Video Transcript
Is this the graph of a linear or a nonlinear function?
In order to identify whether this is the graph of a linear or a nonlinear function, let’s begin by reminding ourselves what we mean when we describe an equation as a function. A function is a rule that relates an element in one set to exactly one element of a second set. We talk about functions as being one to one, in other words, one element in the first set maps to exactly one in the second, or many to one. That is, several elements in the first set could map to exactly one in the second. A one-to-many relationship is not a function. For this reason, a vertical line cannot represent a function. This would be an example of a one-to-many relationship. We substitute one value in, and we get a whole bunch out.
So with that in mind, let’s remind ourselves what we mean by linear and nonlinear functions. A linear function is a function whose graph is a straight line. Therefore, a nonlinear function has a graph which is not a straight line. An example of this is something like 𝑦 equals 𝑥 cubed or 𝑦 equals 𝑒 to the power of 𝑥. And if we inspect our graph, we can see it is a nonvertical straight line. It must then be the graph of a linear function. In fact, we’re able to deduce the equation of this linear function. We might know this by heart, but let’s identify a few key points that lie on this line.

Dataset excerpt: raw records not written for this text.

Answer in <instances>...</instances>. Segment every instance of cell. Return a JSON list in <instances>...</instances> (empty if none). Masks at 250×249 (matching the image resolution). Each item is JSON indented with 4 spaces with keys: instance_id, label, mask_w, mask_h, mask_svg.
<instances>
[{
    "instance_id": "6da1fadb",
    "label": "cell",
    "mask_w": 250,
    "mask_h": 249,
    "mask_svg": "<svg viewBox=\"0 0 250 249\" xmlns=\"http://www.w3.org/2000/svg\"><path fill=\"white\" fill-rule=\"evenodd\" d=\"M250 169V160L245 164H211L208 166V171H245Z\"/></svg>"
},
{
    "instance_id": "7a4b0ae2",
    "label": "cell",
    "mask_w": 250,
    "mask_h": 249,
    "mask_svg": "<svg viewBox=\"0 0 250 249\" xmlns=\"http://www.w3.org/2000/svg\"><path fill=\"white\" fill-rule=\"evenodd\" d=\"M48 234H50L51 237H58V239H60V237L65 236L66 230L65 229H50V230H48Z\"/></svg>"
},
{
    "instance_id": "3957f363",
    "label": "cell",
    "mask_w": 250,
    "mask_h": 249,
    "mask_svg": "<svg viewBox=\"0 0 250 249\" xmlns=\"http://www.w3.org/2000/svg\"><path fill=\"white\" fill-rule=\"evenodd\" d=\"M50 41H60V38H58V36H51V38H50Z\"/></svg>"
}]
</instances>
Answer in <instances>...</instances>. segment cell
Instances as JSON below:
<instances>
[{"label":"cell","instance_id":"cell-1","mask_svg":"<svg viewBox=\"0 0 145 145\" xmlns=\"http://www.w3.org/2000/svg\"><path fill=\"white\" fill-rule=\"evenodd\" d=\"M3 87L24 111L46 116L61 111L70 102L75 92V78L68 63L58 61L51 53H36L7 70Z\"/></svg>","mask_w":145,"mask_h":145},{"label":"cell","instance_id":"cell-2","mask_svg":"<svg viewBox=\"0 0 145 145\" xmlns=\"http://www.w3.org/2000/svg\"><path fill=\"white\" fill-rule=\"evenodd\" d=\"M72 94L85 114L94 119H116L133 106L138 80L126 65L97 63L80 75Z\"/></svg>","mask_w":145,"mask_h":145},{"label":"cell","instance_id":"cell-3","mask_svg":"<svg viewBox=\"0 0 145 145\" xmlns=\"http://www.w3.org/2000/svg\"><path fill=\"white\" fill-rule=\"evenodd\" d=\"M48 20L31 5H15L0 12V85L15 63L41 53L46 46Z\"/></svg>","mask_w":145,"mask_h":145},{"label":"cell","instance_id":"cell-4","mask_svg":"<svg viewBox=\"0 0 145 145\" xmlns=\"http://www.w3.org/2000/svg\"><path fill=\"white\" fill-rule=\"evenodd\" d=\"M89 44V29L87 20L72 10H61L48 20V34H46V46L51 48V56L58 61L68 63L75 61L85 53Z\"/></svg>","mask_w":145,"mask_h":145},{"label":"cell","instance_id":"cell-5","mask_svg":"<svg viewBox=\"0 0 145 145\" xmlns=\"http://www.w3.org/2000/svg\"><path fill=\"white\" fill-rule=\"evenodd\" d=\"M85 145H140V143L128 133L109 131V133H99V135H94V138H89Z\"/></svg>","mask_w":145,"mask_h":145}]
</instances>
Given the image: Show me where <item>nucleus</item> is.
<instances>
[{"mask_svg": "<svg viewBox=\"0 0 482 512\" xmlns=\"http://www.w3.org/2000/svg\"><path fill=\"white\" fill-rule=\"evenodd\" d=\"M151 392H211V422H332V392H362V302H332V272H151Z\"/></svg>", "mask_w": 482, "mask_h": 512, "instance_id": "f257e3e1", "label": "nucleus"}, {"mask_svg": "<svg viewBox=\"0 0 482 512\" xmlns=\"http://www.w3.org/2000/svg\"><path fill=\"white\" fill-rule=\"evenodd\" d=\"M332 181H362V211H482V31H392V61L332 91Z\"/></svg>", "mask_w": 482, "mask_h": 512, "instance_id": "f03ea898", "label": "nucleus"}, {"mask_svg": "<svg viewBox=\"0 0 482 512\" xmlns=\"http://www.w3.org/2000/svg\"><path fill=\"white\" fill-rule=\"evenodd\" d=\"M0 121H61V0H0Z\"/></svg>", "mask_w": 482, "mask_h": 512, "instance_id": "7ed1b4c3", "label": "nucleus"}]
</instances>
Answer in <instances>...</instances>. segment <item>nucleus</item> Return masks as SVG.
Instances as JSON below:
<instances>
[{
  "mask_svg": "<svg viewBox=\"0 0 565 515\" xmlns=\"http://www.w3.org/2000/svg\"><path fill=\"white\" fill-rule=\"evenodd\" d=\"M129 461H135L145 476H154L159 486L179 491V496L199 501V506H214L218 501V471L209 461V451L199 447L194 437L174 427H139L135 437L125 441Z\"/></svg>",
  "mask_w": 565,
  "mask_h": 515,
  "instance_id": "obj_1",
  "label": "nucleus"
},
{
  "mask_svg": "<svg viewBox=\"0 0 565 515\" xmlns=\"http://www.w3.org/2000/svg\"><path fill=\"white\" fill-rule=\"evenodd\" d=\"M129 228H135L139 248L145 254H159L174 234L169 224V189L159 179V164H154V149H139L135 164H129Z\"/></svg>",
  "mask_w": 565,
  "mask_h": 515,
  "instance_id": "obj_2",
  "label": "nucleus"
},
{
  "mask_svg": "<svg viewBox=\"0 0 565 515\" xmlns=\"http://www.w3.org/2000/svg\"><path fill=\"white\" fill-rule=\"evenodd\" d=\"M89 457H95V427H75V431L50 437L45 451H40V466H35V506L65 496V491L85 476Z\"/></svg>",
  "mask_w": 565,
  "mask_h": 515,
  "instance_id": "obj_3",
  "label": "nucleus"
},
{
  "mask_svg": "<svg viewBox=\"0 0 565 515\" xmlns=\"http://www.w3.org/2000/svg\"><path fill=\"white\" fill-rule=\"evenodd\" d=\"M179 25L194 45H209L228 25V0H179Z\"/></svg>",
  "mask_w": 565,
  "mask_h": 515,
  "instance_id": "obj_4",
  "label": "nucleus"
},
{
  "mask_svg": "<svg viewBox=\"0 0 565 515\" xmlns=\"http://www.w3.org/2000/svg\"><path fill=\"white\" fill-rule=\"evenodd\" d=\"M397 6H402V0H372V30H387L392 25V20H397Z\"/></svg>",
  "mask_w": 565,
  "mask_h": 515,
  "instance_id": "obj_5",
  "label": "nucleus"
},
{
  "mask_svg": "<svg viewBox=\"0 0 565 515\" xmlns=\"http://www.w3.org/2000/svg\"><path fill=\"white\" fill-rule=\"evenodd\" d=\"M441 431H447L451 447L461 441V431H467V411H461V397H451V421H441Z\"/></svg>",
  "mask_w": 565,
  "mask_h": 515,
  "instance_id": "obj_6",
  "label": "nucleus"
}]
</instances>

We have the point with coordinates four, three; another point with coordinates negative two, three; and another with coordinates negative four, three. In fact, every single point that lies on this horizontal line has a 𝑦-coordinate of three. And so we can say that its equation is 𝑦 equals three. Or if we wish to choose function notation, we can write 𝑓 of 𝑥 equals three. This is the graph of a linear function.